**TEXTE EXTRAIT:**
►
Par un jugement du 1er avril 1994, le tribunal rejeta la demande des requérants au motif que l'Etat n'était pas responsable du dommage résultant de l'annulation de l'inscription du bien litigieux sur le registre foncier. Dans ces motifs, il déclara que les requérants faisaient valoir, sur le fondement des inscriptions reportées sur le cadastre, qu'ils avaient entrepris des investissements sur le terrain en question et que, suite à l'action en demande d'annulation introduit par le Trésor public, ils avaient subi un préjudice. Le tribunal motiva sa décision en faisant valoir que les requérants et leurs héritiers étaient en mesure de constater que le terrain était situé sur du sable, qu'il n'était pas possible de soutenir que l'Etat avait trompé les requérants et d'appliquer en l'espèce le principe de la responsabilité sans faute. Le tribunal conclut qu'il n'y avait pas de préjudice résultant de la tenue du registre foncier, que depuis l'origine l'inscription était illégale et qu'en conséquence les requérants n'étaient pas en mesure de se retourner contre l'Etat pour demander une indemnisation à hauteur du préjudice subi.
Par un arrêt du 28 novembre 1995, la Cour de cassation confirma le jugement de première instance.
Par un arrêt du 9 décembre 1996, la Cour de cassation rejeta le recours en rectification d'arrêt.
B.  Le droit interne pertinent
L'article 43 de la Constitution est ainsi libellé :
« Les côtes sont la propriété de l'Etat et relèvent de sa juridiction.
L'intérêt public a la priorité en ce qui concerne l'exploitation des rivages des mers, des lacs et des cours d'eau ainsi que des bandes côtières situées en bordure des mers et des lacs.
La loi réglemente la profondeur des bandes côtières selon les buts d'utilisation ainsi que les possibilités et les conditions d'exploitation de ces zones par des particuliers. »
GRIEF
Invoquant l'article 1 du Protocole no 1, les requérants font valoir qu'ils n'ont pas été indemnisés pour la perte subie en raison de la destruction de l'hôtel en cours de construction et de l'annulation de l'inscription de leur bien sur le registre foncier.
EN DROIT
A.  Sur les exceptions du Gouvernement
Le Gouvernement fait valoir qu'il y a deux procédures distinctes devant les autorités internes.
◄
**DONNÉES ENREGISTRÉES:**
►
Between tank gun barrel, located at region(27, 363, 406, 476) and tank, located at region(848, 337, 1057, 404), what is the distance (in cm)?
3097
◄
**BUT DE L'EXERCICE:**
Extrais mot pour mot le passage du texte sur le registre foncier qui va de « L'intérêt public a » à « les autorités internes. », ces deux bouts compris. Les lignes enregistrées sont à part et n'ont aucun lien avec le texte sur le registre foncier.

**RÉSULTAT OBTENU:**
L'intérêt public a la priorité en ce qui concerne l'exploitation des rivages des mers, des lacs et des cours d'eau ainsi que des bandes côtières situées en bordure des mers et des lacs.
La loi réglemente la profondeur des bandes côtières selon les buts d'utilisation ainsi que les possibilités et les conditions d'exploitation de ces zones par des particuliers. »
GRIEF
Invoquant l'article 1 du Protocole no 1, les requérants font valoir qu'ils n'ont pas été indemnisés pour la perte subie en raison de la destruction de l'hôtel en cours de construction et de l'annulation de l'inscription de leur bien sur le registre foncier.
EN DROIT
A.  Sur les exceptions du Gouvernement
Le Gouvernement fait valoir qu'il y a deux procédures distinctes devant les autorités internes.